■ PROMPT: Write out, from the entries below, exactly the lines that run between the lines holding "forever - spice girls" and "How To Paper", inclusive, and stop there.
━━━ EXTRACTED ENTRIES
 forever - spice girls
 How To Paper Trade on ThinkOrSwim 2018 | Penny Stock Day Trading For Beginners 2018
━━━━━━
━━━ EXTRACTED ENTRIES
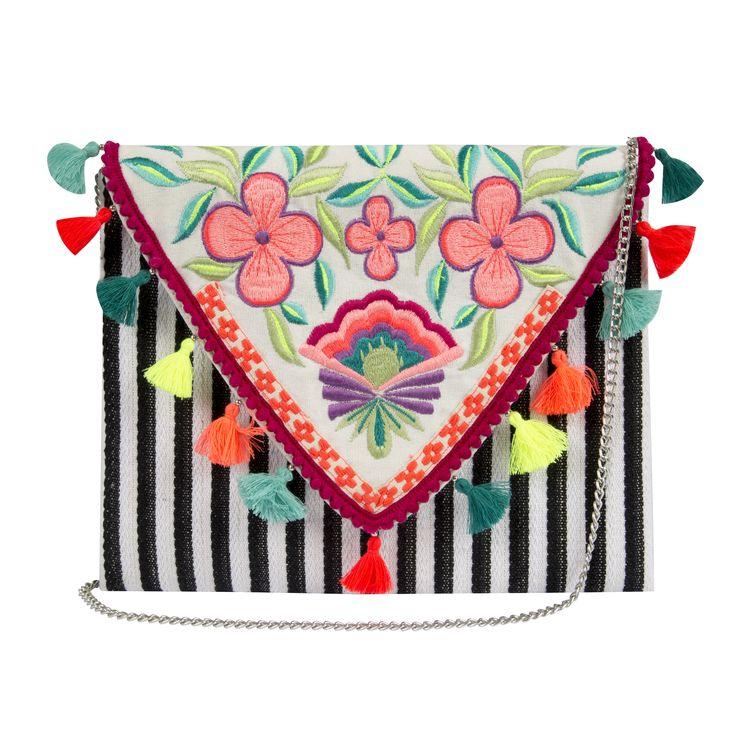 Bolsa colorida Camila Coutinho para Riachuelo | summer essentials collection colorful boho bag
━━━━━━
■ ANSWER TO THIS EXERCISE:
 forever - spice girls
 How To Paper Trade on ThinkOrSwim 2018 | Penny Stock Day Trading For Beginners 2018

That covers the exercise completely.